Location
- 4200 57th Avenue Bladensburg, Maryland United States 38°56′27″N 76°55′3″W﻿ / ﻿38.94083°N 76.91750°W

Information
- Type: Public secondary
- Motto: “A Journey to Excellence: Stronger. Higher. Better. Together!”
- Established: 1936 (Rebuilt 2005)
- School district: Prince George's County Public Schools
- Principal: Arthur Mola
- Grades: 9–12
- Enrollment: 2,114 (2025-26)
- Colors: Maroon, White, Black
- Mascot: Mustang
- Nickname: Blade
- Yearbook: Peacecrosser
- Website: www.pgcps.org/bladensburghs/

= Bladensburg High School =

Bladensburg High School is a public high school located in Bladensburg, Maryland, United States. The school, which serves grades 9 through 12, is a part of the Prince George's County Public Schools district.

The school serves: the towns of Bladensburg, Colmar Manor, and Cottage City, as well almost all of the Town of Cheverly, portions of the towns of Edmonston and Riverdale Park, a small section of the City of Hyattsville, and sections of East Riverdale and Landover census-designated places. In addition the school serves students from all across the county that are selected to enroll in its prestigious Biomedical Program.

==History==
In 1950 a permanent building was constructed, in phases. Beginning in the 1980s the district made plans to renovate or replace the building, but delays occurred as PGCPS resources were devoted to schools that needed to be built or ones that had more serious problems in their facilities. In 1999 PGCPS decided that Bladensburg High would get a new building instead of a renovation. Prior to 2001 the school building became infested with insects and rats, prompting PGCPS officials to make its replacement a priority.
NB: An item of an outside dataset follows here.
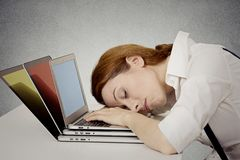 Γυναίκα ύπνου στο γραφείο της, στον υπολογιστή στοκ φωτογραφία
The $45 million project was scheduled to begin in January 2001 and was originally to last until circa 2003. In 2000 officials were looking for a campus to temporarily house the students. The first plan was to send the students to the former Northwestern High School building, but the Hyattsville city council disapproved of this as it felt the Bladensburg students would be too close to the Northwestern students, already occupying the current school building. The second choice was a building in Bowie, but around 100 Bowie residents protested against this plan in a city hall meeting; Several Bowie city council members stated that the controversy gave Bowie a negative image.

Bladensburg High was temporarily relocated to the Belair Annex in Bowie, a former school building that was used by PGCPS to house excess students from other schools; Bowie residents hoped to use the annex to relieve area schools that had excess students. By 2002 the district planned to install 18 trailers at Belair to house additional students. The trailers were later 22, then 38. The opening of the new Bladensburg High was pushed back from 2004 to 2005, and the swelling student population that was far larger than the capacity of the original school necessitated additional construction, eroding the patience of the residents of surrounding Bowie neighborhoods who felt impacted by the additional buildings and traffic. In addition Bladensburg students wished for the new campus to be complete as they perceived the temporary facilities to be inadequate. The new Bladensburg High opened in August 2005.

In April 2011, Bladensburg High School won three first-place awards, placing the schools in Bladensburg as the number-one contender in Communication, Science, Technology, Engineering, and Math.

In 2011, Bladensburg High School appeared in several media showcases for its work with the DREAM Act; Communication, Science, Technology, Engineering, and Math awards; Secondary School Reform courses; Nobel Laureate William Daniel Phillips' physics presentation at the school; and winning the Grammy Foundation Award for Excellence in Music.

Bladensburg High School graduated a Gates Millennium Scholar in 2009 and its first Posse Foundation scholar in 2011.

==Demographics==
Bladensburg has had significant historical changes in the demographics of its students. When Bladensburg High School opened in the mid-1930s, all students were white. Due to the desegregation of public schools nationwide in 1954 and, later, the changing population of Prince George's County overall, student enrollment is now 49% African-American and 49% Hispanic/Latino.

==Programs==
In 2011 the school was one of two in the county with an on-site daycare; it also had classes for new parents.

==Curriculum==

Bladensburg High School offers programs of study in biomedicine, culinary arts, cosmetology, agriculture, and nursing. Over the last two years, the school, along with its feeder middle school and elementary school, participated in the national Communication, Science, Technology, Engineering, and Math competition in Houston.

==Notable alumni==

- Dokun Akingbade, basketball player
- Thurl Bailey, former NBA player
- Wayne K. Curry, former Prince George's County Executive
- Brian Davis, former professional basketball player
- Ebenezer Ekuban, former National Football League player
- Ellen Louise Graham, journalist at Wall Street Journal and 1999 Pulitzer Prize finalist
- Mike Holston, former National Football League player
- Abdul K. Kallon, former District Judge of the U.S. District Court for the Northern District of Alabama.